_Texto base_:
============================================================

Ao chegar ao final dessa nossa conversa de hoje, com a experiência de Moisés nos damos conta, de forma renovada, do quanto a missão é Missio Dei. E, graças a Deus por isso. Porque é somente sendo de Deus que ela pode ser missão de esperança. Missão que traz ao futuro uma coloração de novidade de vida...de terra que mana leite e mel.
O texto no entanto nos lembra também da força e da radicalidade do chamado de Deus. Quando, pois, Deus nos chama, tudo o que nos resta fazer é tirar as sandálias dos nossos pés. É por isso que missão se faz de pés descalços. E, até disso Moisés precisa ser lembrado: “tira as sandálias dos pés, porque o lugar em que estás é terra santa”, diz o Senhor.
II. QUEM SOU EU, Ó DEUS?
Então disse Moisés a Deus: Quem sou eu para ir a Faraó e tirar
do Egito os filhos de Israel? Deus lhe respondeu: Eu serei contigo;
e este será o sinal de que eu te enviei: depois de haveres tirado o
o povo do Egito, servireis a Deus neste monte...
Respondeu Moisés: Mas eis que não crerão, nem acudirão à minha
voz, pois dirão: O senhor não te apareceu. Perguntou-lhe o Senhor:
Que é isso que tens na mão? Respondeu-lhe: Uma vara. Então lhe
disse: Lança-a na terra. Ele a lançou na terra, e ela virou cobra e
Moisés fugia dela. Disse o Senhor a Moisés: Estende a mão, e
pega-lhe pela cauda (estendeu ele a mão, pegou-lhe pela cauda, e
ela se tornou em vara); para que creiam que te apareceu o Senhor,
Deus de seus pais, o Deus de Abraão, o Deus de Isaque e o Deus
de Jacó (Ex 3.11-12; 4.1-5).
Houve quem, conforme o relato dos evangelhos, se achasse pronto para o seguimento a Jesus. Um, de forma eloquente, se ofereceu para fazer parte do grupo: “Seguir-te-ei para onde quer que fores”. Outro também expressou desejo similar, ainda que condicionado: “Seguir-te-ei, Senhor; mas deixa-me primeiro despedir-me dos de casa”. A ambos no entanto, Jesus respondeu com uma palavra quanto ao preço do discipulado. Ao primeiro ele expôs as condições deste caminho, onde não se tem “onde reclinar a cabeça” e ao outro ele deixou claro que esta opção não se pode fazer de forma dividida: “Ninguém que, tendo posto a mão no arado, olha para trás, é apto para o reino de Deus.” (Lc 9.57-62). O fato é que no caminho para o discipulado não há espaço para o auto-oferecimento. A este só se vai vocacionado, convocado...assustado.

============================================================

_Registros apresentados_:
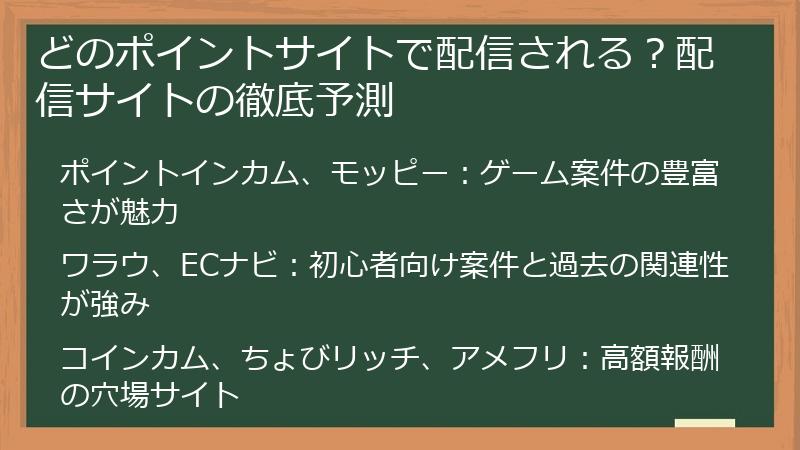 どのポイントサイトで配信される？配信サイトの徹底予測

ポイントインカム、モッピー：ゲーム案件の豊富さが魅力

ワラウ、ECナビ：初心者向け案件と過去の関連性が強み

コインカム、ちょびリッチ、アメフリ：高額報酬の穴場サイト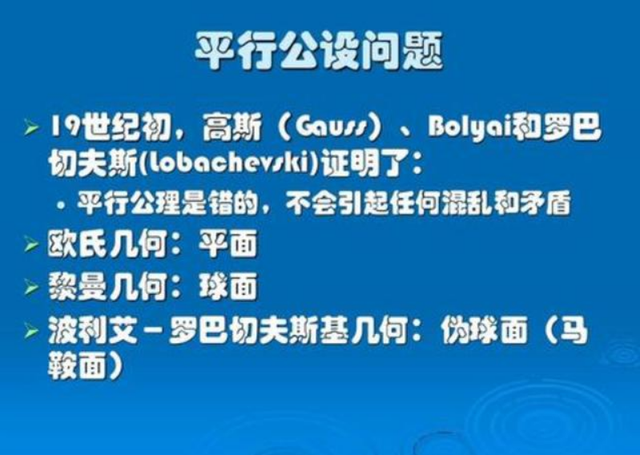 平行公设问题

➢ 19世纪初，高斯（Gauss）、Bolyai和罗巴切夫斯(lobachevski)证明了：

• 平行公理是错的，不会引起任何混乱和矛盾

➢ 欧氏几何：平面

➢ 黎曼几何：球面

➢ 波利艾－罗巴切夫斯基几何：伪球面（马鞍面）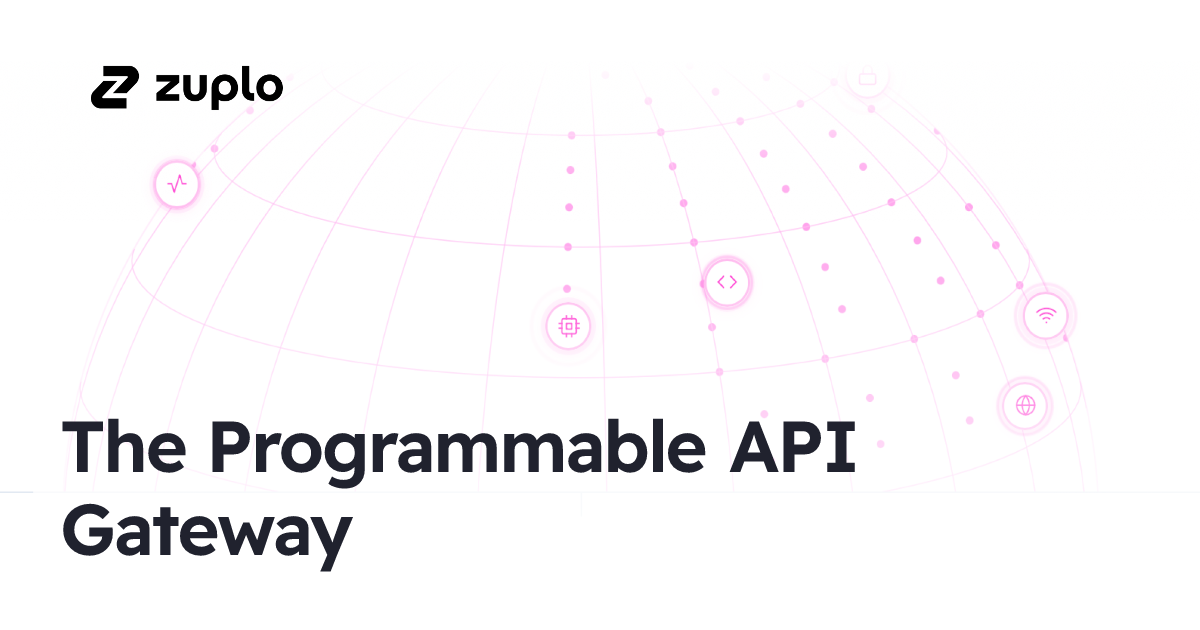 zuplo

The Programmable API Gateway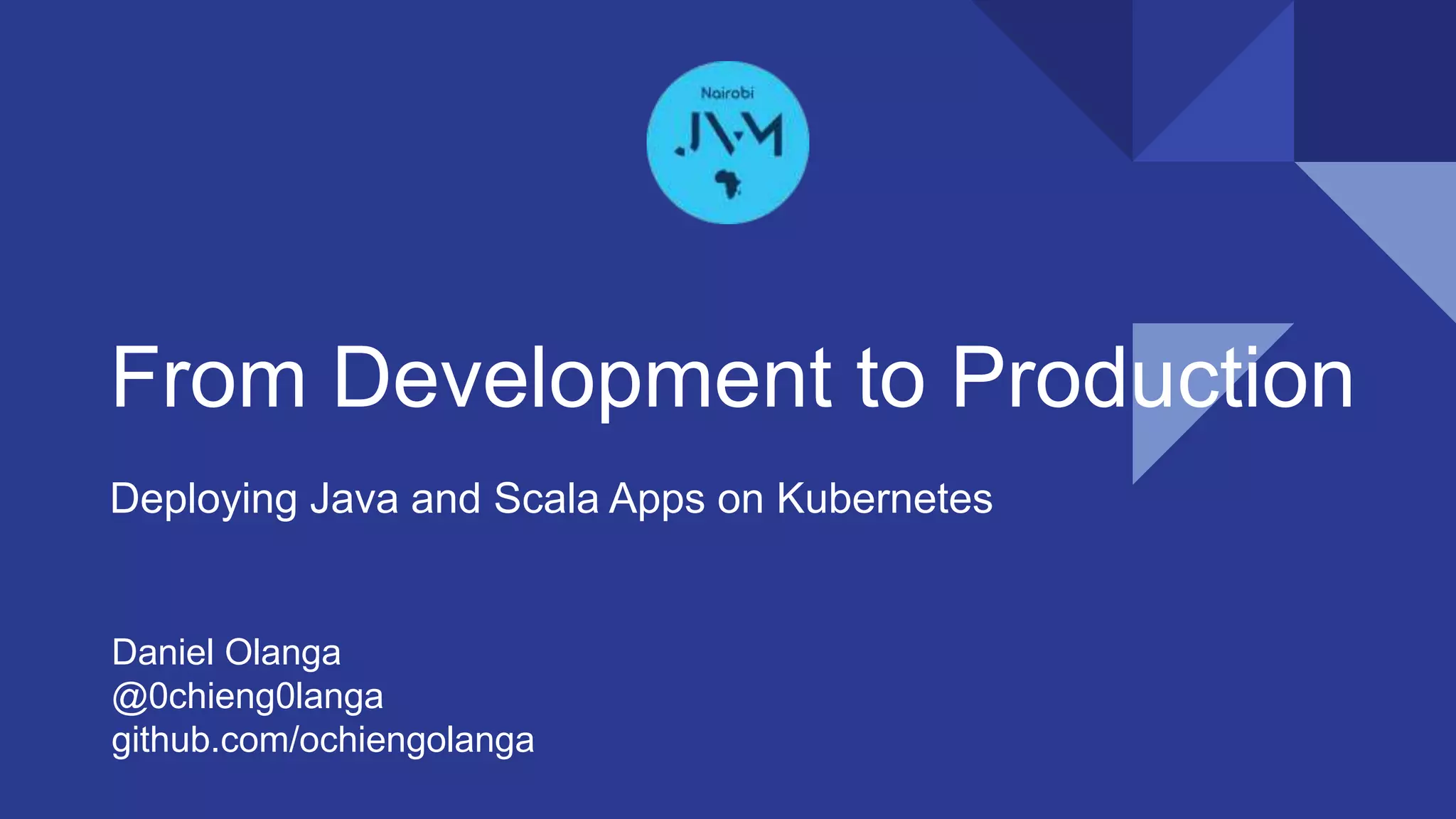 Nairobi
JVM

From Development to Production

Deploying Java and Scala Apps on Kubernetes

Daniel Olanga
@0chieng0langa
github.com/ochiengolanga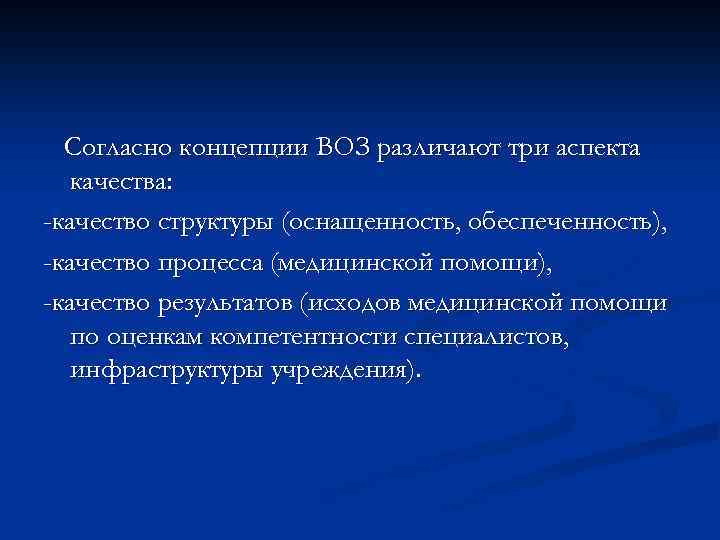 Согласно концепции ВОЗ различают три аспекта качества:

-качество структуры (оснащенность, обеспеченность),

-качество процесса (медицинской помощи),

-качество результатов (исходов медицинской помощи по оценкам компетентности специалистов, инфраструктуры учреждения).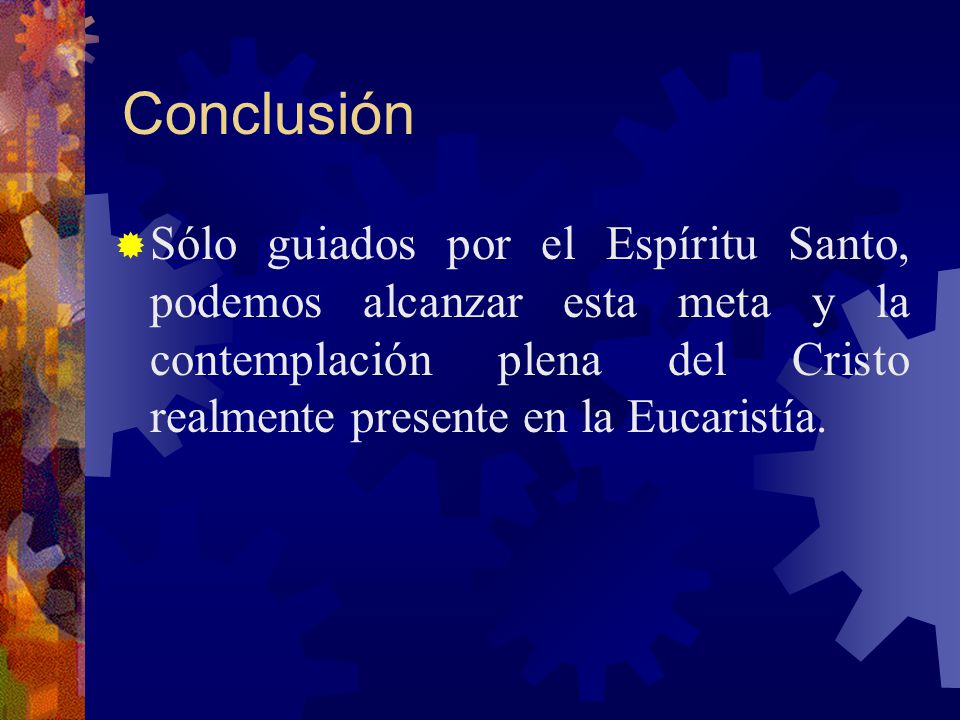 Conclusión

Sólo guiados por el Espíritu Santo, podemos alcanzar esta meta y la contemplación plena del Cristo realmente presente en la Eucaristía.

============================================================

_O que fazer_:
**A.** Responda a cada pergunta sobre a reflexão sobre Moisés e a missão com base no que ela afirma.
(i) Que imagem de terra a reflexão associa ao futuro trazido pela missão?
(ii) O que Moisés respondeu quando o Senhor lhe perguntou o que tinha na mão?
(iii) Com que palavras o primeiro homem se ofereceu para seguir Jesus?
**B.** Indique se cada afirmação concorda com a reflexão sobre Moisés e a missão, respondendo sim ou não e citando o trecho que decide a questão.
(i) Jesus aceitou sem ressalvas os dois homens que se ofereceram para segui-lo.
(ii) Quando a vara virou cobra, Moisés fugiu dela.
(iii) Há espaço para o auto-oferecimento no caminho para o discipulado.
**C.** Prossiga a reflexão sobre Moisés e a missão a partir do ponto em que ela termina.

_Respostas_:
**A.**
(i) A de uma "terra que mana leite e mel".
(ii) Ele respondeu: "Uma vara".
(iii) "Seguir-te-ei para onde quer que fores".

**B.**
(i) Não: "A ambos no entanto, Jesus respondeu com uma palavra quanto ao preço do discipulado."
(ii) Sim: "ela virou cobra e Moisés fugia dela".
(iii) Não: "no caminho para o discipulado não há espaço para o auto-oferecimento".

**C.**
Uma das importantes leituras bíblicas tem a ver com a reação de homens e mulheres quando alcançados pelo chamado de Deus. A reação é inevitavelmente de susto e desestabilização. Pedro se descobre pecador (Lc 5.8). Isaías, em reação similar, geme pelo seu pecado e pelo do seu povo (Is 6.5). Jeremias, em estado de susto, regride ao estado infantil: “Ah! Senhor Deus! Eis que não sei falar; porque não passo de uma criança”(Jr 1.6). Mas, me parece que Moisés é o campeão da relutância. Em argumento após argumento ele tenta escapar do cerco de Deus.
Numa primeira reação, Moisés tenta desqualificar a si mesmo e a sua falta de autoridade; “Quem sou eu para ir a Faraó e tirar do Egito os filhos de Israel?” (Ex 3.11). Mas Deus, em resposta, diz que ele o capacitará. Numa segunda tentativa, ele diz que não sabe exatamente a quem representar e Deus lhe reveste das suas próprias credenciais, como vimos anteriormente. Num terceiro momento Moisés diz que a sua história será colocada sob suspeita e a sua palavra não receberá crédito: “mas eis que não crerão, nem acudirão a minha voz, pois dirão: O Senhor não te apareceu”(Ex 4.1). E Deus, uma vez mais o instrumentaliza com poderes milagrosos. Numa quarta tentativa, Moisés se revela “pesado de boca e pesado de língua” (Ex 4.10). E Deus lhe garante que àquele que o criou cuidará tanto da sua boca como da sua palavra. E, com surpreendente resistência, Moisés tenta ainda uma quinta vez escapar da sua vocação. Em linguagem popular ele diz para Deus enviar a qualquer um menos a ele: “Ah! Senhor! Envia aquele que hás de enviar, menos a mim.”(Ex 4.13).
Mas Deus não desiste de Moisés. Irado, ele termina a conversa dizendo a Moisés que Arão falará por ele e que a vara em sua mão será o seu instrumento de sinais. E acabou a história. A escolha que Moisés tem é dizer sim ou dizer sim. Pois, entre o chamado de Deus e a resposta humana, como nos ensinou Dietrich Bonhoeffer há lugar somente para a obediência.
Eu gostaria de sugerir que o texto da vocação de Moisés é importante para os nossos dias. Ele traz à nossa memória aspectos estrategicamente esquecidos nesta nossa época quando buscamos por vocações mais participativas e de resultados mais fáceis.
É Deus quem chama!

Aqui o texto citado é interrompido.